Start of Text section

The online racing simulator
Quote from cargame.nl :If that tyre psychics saga is not going to be completed / shutdown / put behind then there is no LFS future to begin with. How many times I now have heard the last years; "after the tyre psychics have been updated", it's becoming uncountable.

I don't really care about the tire psychics update, progress in any form is good. If we can move forward in any way, that's a good thing. If nothing else, I'm quite happy with Scawen working on other things while we all wait for the new tire model.
I still recall the moaning here about how the tires physics need update badly and it should be top priority... It's not that long, only about like 5 years ago? Now Scawen did listen to it and is working hard toward the goal. Yeah, it takes long, maybe way much longer than most people would like. But in the end he's doing just what players did ask him to do. And I hope he will nail it down soon.
Quote from cargame.nl :If that tyre psychics saga is not going to be completed / shutdown / put behind then there is no LFS future to begin with. How many times I now have heard the last years; "after the tyre psychics have been updated", it's becoming uncountable.

Thanks Dave - big smile on my face reading "psychics" instead of "physics"
(Now, was that accidental or am I missing the joke?)

But, hell yes, agreed. We can fantasise about a lovely multi-platform future for LFS, but tyre physics first please. This recent venture into DX tweaks is great to give the poor guy a short break from the tyre model but let's not extend it too far

Edit: ...OR, I'd also be OK with Scavier saying "tyre model is postponed indefinitely, but here are some new tracks"...

End of Text section

Written tasks:
1. In the racing simulator forum thread, about how long ago does one poster recall people complaining that the tire physics badly needed an update?
2. In the racing simulator forum thread, the quoted post names the outcomes the tyre physics saga must reach before LFS can have a future. List all of them.
3. Write the next post in the racing simulator forum thread, picking up after the last one shown.

Start of Given entries

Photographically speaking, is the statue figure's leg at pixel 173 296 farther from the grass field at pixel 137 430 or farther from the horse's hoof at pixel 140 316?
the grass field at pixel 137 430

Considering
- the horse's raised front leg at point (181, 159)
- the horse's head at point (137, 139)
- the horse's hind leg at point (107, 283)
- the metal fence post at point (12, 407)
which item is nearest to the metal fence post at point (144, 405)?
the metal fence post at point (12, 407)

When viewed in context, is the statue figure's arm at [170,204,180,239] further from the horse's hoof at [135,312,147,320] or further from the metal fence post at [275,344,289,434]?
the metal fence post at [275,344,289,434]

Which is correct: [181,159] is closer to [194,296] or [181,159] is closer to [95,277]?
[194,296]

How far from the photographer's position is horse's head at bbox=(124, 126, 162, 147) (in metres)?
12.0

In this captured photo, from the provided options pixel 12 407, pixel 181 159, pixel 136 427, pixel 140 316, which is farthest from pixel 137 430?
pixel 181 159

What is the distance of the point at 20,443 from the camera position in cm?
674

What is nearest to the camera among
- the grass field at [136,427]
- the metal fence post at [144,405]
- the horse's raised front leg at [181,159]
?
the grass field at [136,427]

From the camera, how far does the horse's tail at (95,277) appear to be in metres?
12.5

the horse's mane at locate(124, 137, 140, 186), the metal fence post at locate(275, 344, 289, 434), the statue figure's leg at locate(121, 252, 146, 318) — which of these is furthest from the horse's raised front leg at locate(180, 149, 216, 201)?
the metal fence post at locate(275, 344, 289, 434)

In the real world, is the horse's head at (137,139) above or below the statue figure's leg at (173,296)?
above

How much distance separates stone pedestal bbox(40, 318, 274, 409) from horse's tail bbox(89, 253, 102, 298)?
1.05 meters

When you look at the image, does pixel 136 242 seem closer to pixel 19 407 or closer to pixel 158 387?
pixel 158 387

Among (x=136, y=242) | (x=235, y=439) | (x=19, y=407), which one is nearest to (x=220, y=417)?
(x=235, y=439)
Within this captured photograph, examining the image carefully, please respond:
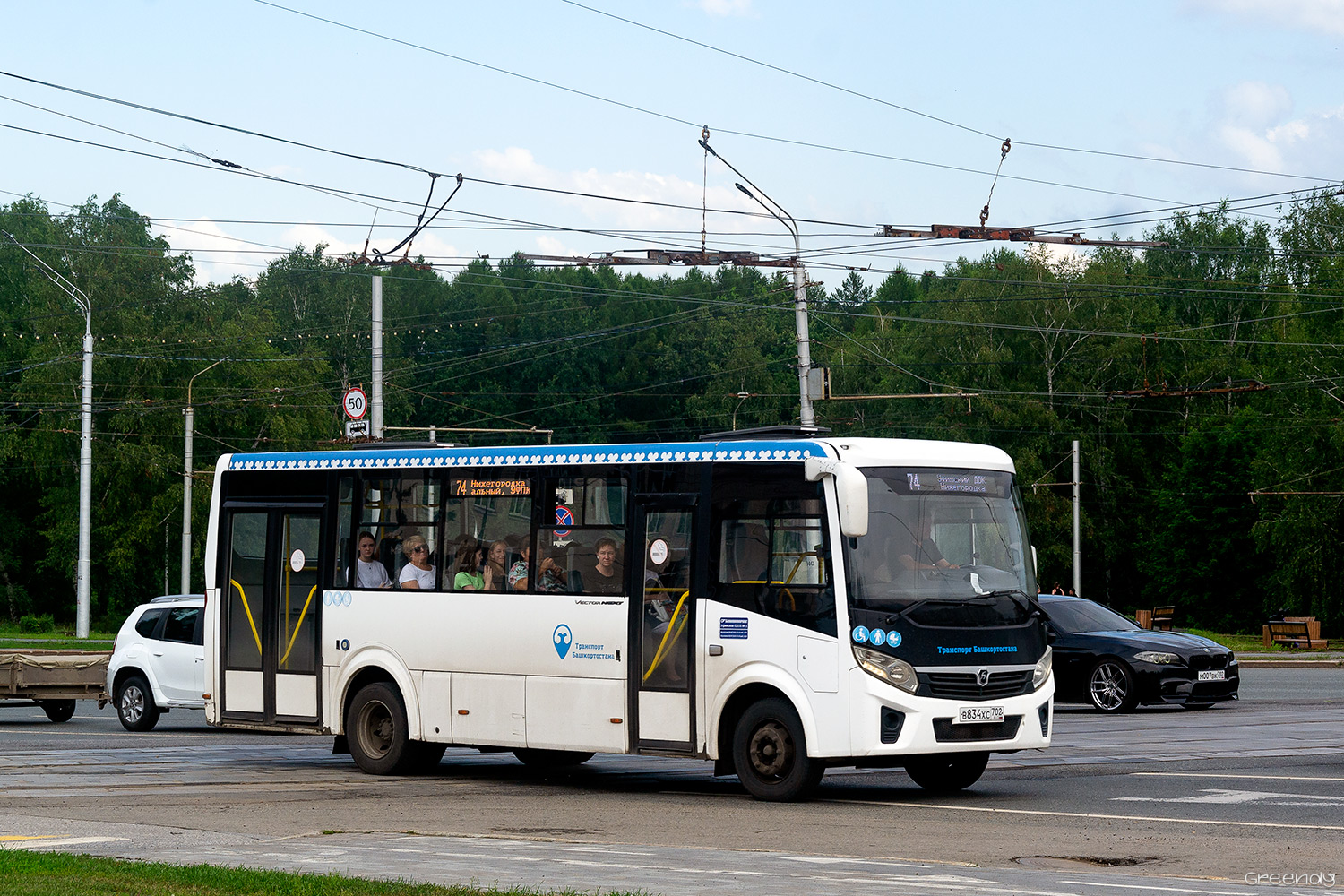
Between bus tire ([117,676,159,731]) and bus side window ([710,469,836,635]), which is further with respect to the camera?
bus tire ([117,676,159,731])

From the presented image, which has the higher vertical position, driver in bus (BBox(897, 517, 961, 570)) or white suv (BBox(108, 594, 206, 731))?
driver in bus (BBox(897, 517, 961, 570))

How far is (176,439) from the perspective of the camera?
234 ft

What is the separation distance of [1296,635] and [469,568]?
124ft

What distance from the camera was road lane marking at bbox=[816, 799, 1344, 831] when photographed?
11327 mm

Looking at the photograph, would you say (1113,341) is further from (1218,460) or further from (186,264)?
(186,264)

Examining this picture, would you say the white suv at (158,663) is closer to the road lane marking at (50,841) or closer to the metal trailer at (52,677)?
the metal trailer at (52,677)

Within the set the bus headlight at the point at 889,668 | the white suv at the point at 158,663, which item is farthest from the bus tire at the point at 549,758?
the white suv at the point at 158,663

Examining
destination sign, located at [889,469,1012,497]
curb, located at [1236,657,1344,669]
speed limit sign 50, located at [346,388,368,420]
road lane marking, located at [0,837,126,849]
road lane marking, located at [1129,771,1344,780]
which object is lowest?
curb, located at [1236,657,1344,669]

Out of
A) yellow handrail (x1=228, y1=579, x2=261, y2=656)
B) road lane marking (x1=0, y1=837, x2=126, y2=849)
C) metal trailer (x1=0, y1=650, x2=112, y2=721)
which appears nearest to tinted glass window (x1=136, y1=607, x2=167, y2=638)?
metal trailer (x1=0, y1=650, x2=112, y2=721)

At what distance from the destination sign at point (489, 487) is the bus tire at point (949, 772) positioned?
13.4ft

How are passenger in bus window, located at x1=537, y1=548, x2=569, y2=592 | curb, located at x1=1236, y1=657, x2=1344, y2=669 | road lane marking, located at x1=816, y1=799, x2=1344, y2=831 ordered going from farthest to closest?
1. curb, located at x1=1236, y1=657, x2=1344, y2=669
2. passenger in bus window, located at x1=537, y1=548, x2=569, y2=592
3. road lane marking, located at x1=816, y1=799, x2=1344, y2=831

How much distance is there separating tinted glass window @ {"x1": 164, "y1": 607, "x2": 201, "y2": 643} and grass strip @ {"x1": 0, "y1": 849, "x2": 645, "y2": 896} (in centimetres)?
1392

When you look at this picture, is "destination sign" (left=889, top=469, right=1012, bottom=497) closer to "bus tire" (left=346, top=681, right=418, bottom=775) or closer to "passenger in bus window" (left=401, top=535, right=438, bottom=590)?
"passenger in bus window" (left=401, top=535, right=438, bottom=590)

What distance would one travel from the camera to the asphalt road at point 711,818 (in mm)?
9125
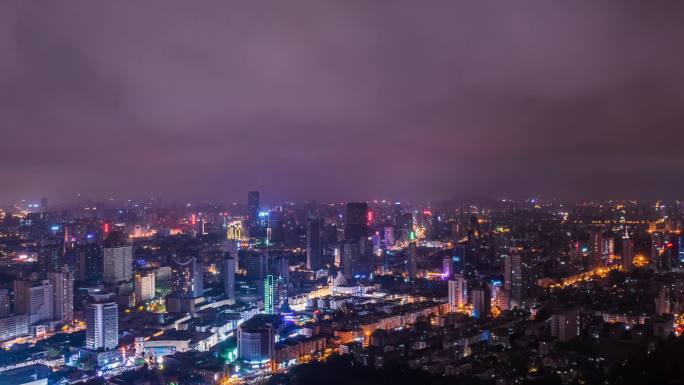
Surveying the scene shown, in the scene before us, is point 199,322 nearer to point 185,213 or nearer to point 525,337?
point 525,337

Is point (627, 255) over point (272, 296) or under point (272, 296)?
over

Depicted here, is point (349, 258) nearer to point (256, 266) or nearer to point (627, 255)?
point (256, 266)

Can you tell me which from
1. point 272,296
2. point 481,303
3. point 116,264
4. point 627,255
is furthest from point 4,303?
point 627,255

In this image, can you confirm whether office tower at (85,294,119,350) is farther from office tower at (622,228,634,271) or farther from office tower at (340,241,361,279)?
office tower at (622,228,634,271)

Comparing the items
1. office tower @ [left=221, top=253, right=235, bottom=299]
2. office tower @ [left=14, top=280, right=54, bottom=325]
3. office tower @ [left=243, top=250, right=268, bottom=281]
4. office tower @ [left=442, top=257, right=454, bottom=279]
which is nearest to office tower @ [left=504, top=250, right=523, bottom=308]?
office tower @ [left=442, top=257, right=454, bottom=279]

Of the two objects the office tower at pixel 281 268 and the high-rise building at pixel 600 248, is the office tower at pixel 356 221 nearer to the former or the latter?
the office tower at pixel 281 268

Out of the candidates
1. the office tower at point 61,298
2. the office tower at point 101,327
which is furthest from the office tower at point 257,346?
the office tower at point 61,298
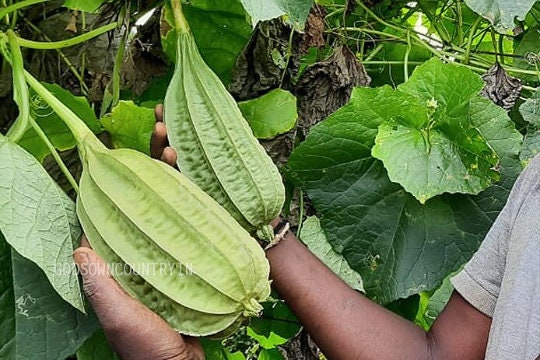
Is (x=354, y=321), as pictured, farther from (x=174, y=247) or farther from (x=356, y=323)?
(x=174, y=247)

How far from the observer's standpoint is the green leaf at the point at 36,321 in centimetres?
86

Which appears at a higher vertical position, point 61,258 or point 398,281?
point 61,258

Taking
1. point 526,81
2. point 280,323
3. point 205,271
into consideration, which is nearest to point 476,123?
point 526,81

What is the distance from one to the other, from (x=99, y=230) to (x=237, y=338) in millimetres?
1243

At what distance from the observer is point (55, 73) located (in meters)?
1.25

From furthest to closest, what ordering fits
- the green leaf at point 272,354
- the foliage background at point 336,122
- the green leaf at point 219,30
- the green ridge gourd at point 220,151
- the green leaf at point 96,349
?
1. the green leaf at point 272,354
2. the green leaf at point 219,30
3. the foliage background at point 336,122
4. the green leaf at point 96,349
5. the green ridge gourd at point 220,151

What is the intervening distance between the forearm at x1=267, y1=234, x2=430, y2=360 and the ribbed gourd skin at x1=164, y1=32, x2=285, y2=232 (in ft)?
0.42

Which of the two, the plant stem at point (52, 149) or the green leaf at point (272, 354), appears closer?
the plant stem at point (52, 149)

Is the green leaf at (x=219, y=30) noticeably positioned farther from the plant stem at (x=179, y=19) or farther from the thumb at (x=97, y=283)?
the thumb at (x=97, y=283)

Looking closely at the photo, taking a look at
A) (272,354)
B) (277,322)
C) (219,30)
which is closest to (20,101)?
(219,30)

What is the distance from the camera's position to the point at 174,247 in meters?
0.79

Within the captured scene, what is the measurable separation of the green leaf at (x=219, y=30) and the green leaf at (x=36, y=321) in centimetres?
46

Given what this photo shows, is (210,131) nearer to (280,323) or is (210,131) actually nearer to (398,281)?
(398,281)

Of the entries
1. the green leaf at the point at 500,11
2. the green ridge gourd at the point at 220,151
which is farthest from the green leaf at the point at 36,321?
the green leaf at the point at 500,11
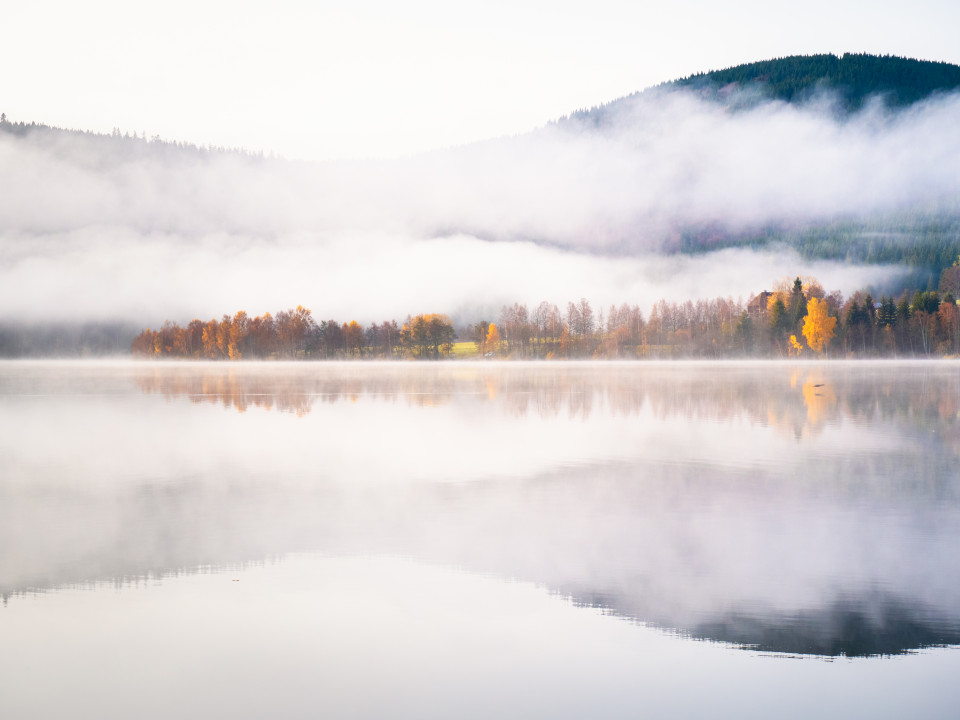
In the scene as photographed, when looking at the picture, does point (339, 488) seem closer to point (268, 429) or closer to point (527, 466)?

End of Given entries

Set of answers:
1. About 5 years ago.

2. Completed, shutdown, put behind

3.
Quote from Neilser :
(Now, was that accidental

Yes.. I am switching languages all the time, or I post here and talk at the same time in voice.. You should try that and see how it works out. In daily life I sometimes speak in the wrong language already without realizing it.

But a smile is good
Quote from Dygear :I'm quite happy with Scawen working on other things while we all wait for the new tire model.

It shouldn't be depended on only one person doing programming stuff. Multiple projects within a project cannot be done by one person at the same time. Thats the whole problem here. If some smart kid already has loads of experience to port DX9 to OpenGL it's better to ask him/her to do that. You see why Assetto Corsa is moving so fast lately, the team is much bigger. I am sure there are lots of talented young people in the UK.

Scawen maybe still ignores it, but he is aging, it's getting slower and slower by nature
Quote from cargame.nl :
Scawen maybe still ignores it, but he is aging, it's getting slower and slower by nature

You are forgeting about Leo
Many games work on WinXP and many people still use it, if not the highest number of computers is still with WinXP.
They work, they are fast and hardly a tie with Win7 in terms of speed. On older machines they are superior and something like Vista or Win7 just slows down the whole computer where as WinXP is lightweight and runs fast.

Games should be able to fall back to DX9 and many do, including craziness like Crysis etc. it's all playable on DX9 graphic cards.

Only thing unplayable now on DX9 is Assetto Corsa that refuses to fall back on DX9 due to their fancy and a little messy graphics and the whole engine.

Please keep support of older versions of DX9, personally I don't need fancy shaders and motion blurs and that's all DX10+ is all about, shaders and minor improvements in batch sizes.

I think more interesting would be Mantle and possibly step away from DX all together.
Mantle? What for? Does LFS has performance issues with graphics? It will be more likely CPU bound when Scawen will add further features to simulation and physics. So if he decides to go away from DX, OGL is the only answer. Performance wise it's sufficient, and it's much better supported than Mantle (and will be, for a decade or two at least).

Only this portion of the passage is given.